A cyclic AMP receptor protein mutant that constitutively activates an Escherichia coli promoter disrupted by an IS5 insertion

Abstract

Previously an Escherichia coli mutant that had acquired the ability to grow on propanediol as the sole carbon and energy source was isolated. This phenotype is the result of the constitutive expression of the fucO gene (in the fucAO operon), which encodes one of the enzymes in the fucose metabolic pathway. The mutant was found to bear an IS5 insertion in the intergenic regulatory region between the divergently oriented fucAO and fucPIK operons. Though expression of the fucAO operon was constitutive, the fucPIK operon became noninducible such that the mutant could no longer grow on fucose. A fucose-positive revertant which was found to contain a suppressor mutation in the crp gene was selected. Here we identify this crp mutation, which results in a single amino acid substitution (K52N) that has been proposed previously to uncover a cryptic activating region in the cyclic AMP receptor protein (CRP). We show that the mutant CRP constitutively activates transcription from both the IS5-disrupted and the wild-type fucPIK promoters, and we identify the CRP-binding site that is required for this activity. Our results show that the fucPIK promoter, a complex promoter which ordinarily depends on both CRP and the fucose-specific regulator FucR for its activation, can be activated in the absence of FucR by a mutant CRP that uses three, rather than two, activating regions to contact RNA polymerase.
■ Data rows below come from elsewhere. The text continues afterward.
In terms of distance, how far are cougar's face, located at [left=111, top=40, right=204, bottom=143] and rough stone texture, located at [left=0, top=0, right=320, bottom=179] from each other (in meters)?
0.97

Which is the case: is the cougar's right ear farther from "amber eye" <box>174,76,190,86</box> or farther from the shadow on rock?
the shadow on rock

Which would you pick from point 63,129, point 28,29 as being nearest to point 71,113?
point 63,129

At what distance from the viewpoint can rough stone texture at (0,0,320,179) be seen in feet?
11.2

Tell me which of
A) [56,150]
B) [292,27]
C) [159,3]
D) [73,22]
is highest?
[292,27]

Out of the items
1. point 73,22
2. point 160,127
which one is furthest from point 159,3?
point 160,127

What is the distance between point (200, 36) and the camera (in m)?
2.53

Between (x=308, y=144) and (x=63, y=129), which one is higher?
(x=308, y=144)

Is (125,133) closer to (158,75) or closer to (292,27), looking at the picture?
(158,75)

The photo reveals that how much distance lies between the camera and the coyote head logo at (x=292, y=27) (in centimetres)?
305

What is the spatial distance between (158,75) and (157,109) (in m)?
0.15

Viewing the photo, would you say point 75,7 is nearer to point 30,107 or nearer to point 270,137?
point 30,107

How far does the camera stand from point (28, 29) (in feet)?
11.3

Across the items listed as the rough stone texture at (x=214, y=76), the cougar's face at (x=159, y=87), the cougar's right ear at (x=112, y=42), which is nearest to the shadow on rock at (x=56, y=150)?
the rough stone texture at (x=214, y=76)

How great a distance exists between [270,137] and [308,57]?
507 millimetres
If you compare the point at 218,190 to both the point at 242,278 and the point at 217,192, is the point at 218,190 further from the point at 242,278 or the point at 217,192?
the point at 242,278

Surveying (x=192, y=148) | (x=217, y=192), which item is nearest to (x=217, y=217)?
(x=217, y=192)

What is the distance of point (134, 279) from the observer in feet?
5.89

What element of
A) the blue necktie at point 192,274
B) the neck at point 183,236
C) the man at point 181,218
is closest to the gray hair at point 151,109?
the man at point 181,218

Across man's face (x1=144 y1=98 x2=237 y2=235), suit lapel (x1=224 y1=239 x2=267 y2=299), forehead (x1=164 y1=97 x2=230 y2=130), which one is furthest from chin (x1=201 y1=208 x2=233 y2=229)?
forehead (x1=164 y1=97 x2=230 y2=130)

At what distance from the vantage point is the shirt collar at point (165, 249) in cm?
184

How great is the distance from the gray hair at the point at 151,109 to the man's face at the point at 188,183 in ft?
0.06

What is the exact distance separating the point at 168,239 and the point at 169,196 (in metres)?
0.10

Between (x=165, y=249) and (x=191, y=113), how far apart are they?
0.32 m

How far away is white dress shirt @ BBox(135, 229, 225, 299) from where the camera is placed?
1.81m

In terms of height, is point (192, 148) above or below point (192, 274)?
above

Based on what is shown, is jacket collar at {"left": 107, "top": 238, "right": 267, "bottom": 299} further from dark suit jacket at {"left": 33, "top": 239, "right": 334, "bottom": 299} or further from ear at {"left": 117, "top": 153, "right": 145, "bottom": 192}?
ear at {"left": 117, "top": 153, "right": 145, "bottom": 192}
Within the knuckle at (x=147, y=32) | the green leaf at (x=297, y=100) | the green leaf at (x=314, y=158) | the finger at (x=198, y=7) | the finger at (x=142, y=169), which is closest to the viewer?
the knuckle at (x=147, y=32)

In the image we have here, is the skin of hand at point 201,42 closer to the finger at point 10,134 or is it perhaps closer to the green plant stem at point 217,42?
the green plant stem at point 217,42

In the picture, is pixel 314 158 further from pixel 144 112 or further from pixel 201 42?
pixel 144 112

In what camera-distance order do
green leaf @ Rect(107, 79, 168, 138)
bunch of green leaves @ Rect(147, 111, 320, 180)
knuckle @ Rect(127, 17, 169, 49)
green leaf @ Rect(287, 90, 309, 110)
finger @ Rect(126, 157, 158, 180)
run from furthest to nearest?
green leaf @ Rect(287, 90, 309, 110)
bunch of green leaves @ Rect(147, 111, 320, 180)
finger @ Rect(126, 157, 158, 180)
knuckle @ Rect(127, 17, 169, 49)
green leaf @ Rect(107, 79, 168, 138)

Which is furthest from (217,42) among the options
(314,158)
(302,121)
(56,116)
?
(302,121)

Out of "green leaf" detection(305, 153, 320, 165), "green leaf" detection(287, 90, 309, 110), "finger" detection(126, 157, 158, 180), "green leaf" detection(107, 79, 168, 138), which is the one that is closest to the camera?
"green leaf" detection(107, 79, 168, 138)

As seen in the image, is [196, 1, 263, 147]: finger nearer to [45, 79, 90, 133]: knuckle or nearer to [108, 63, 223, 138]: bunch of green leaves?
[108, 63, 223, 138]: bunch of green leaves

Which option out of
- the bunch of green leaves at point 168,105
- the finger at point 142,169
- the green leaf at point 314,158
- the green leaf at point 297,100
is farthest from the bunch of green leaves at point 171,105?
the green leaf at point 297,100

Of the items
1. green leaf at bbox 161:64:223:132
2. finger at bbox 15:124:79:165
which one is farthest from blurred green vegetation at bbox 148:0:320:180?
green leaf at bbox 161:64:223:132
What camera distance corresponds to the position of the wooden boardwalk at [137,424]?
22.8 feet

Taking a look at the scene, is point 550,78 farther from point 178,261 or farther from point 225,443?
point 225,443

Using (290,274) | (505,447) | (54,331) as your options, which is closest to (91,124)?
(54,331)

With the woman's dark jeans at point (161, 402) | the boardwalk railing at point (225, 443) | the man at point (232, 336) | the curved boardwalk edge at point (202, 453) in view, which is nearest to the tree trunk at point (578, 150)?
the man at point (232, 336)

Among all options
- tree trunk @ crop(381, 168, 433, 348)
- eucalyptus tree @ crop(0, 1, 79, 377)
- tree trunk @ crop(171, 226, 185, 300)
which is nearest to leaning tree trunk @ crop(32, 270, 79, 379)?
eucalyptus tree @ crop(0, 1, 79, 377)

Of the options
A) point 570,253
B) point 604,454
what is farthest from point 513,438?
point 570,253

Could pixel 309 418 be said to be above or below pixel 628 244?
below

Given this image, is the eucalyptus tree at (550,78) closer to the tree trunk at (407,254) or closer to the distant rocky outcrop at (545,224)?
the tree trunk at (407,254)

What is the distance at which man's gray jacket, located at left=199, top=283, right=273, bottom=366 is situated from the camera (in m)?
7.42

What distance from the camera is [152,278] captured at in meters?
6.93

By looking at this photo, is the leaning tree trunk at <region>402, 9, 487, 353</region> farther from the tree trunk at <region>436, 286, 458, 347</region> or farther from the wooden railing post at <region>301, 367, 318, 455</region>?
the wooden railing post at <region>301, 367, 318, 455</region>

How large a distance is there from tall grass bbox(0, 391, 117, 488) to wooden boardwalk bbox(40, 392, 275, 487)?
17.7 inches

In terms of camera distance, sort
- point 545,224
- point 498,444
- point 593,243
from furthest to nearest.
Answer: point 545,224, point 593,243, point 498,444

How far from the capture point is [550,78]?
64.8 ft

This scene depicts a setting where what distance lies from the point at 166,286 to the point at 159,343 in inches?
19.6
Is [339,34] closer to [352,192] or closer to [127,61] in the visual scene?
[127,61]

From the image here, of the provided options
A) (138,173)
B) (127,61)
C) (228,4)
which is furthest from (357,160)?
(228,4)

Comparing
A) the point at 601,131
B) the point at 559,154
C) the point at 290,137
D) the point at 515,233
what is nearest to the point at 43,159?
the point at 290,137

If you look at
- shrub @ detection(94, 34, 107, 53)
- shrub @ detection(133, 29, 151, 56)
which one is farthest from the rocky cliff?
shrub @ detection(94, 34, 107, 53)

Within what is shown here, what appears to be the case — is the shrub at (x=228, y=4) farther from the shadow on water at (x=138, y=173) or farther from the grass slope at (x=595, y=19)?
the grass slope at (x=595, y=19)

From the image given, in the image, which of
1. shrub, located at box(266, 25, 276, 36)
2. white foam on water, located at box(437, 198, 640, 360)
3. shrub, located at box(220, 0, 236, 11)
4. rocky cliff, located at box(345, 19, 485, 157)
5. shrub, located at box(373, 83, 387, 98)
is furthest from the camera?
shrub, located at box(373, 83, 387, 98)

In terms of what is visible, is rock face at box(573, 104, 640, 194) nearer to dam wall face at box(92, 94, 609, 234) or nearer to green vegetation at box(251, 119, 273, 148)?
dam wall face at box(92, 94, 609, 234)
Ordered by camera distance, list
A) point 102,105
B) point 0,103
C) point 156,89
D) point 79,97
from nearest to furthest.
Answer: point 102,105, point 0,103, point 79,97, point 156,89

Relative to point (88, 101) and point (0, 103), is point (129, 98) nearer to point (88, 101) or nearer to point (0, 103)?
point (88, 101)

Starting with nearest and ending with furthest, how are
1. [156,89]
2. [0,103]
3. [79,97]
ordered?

For the IS5-disrupted promoter, which retains a single CRP-binding site, the additional activating region of the mutant CRP evidently compensates for the lack of upstream regulatory sequences.

FIG. 1

The divergent fuc operons. Shown schematically is the intergenic regulatory region between the fucAO and fucPIK operons. The bent arrow indicates the start point of transcription from the fucPIK promoter (+1). Potential CRP-binding sites are indicated by the rectangles. The sequence of CRP site 1 (hatched rectangle) is shown, as are the three base pair substitutions that were introduced to inactivate this CRP-binding site (vertical arrows). The site of the 1.3-kb IS5 insertion is also indicated (inverted triangle).

FIG. 2

CRP-binding sites associated with wild-type (WT) and IS5-disrupted promoters. Shown are the results of a DNase I protection experiment performed with purified CRP. The reaction mixtures loaded in lanes 1 and 4 contained no CRP, that loaded in lane 2 contained 320 nM CRP dimer, and those loaded in lanes 3 and 5 contained 64 nM CRP dimer. CRP site 1 is present on both templates, whereas CRP site 2 is present on the wild-type template only (see text).

FIG. 3

Interactions between CRP and RNAP at a class I and a class II promoter. When bound at a class I promoter, CRP uses AR1 (small black semicircle) in the promoter-proximal subunit to contact the α-CTD. When bound at a class II promoter, wild-type CRP makes two contacts with RNAP by using AR1 in the promoter-distal subunit to contact the α-CTD and AR2 (small black rectangle) in the promoter-proximal subunit to contact the α-NTD. The CRP^K52N mutant possesses a third activating region, designated AR3 (small black triangle), that has been proposed to contact the ς subunit (see text).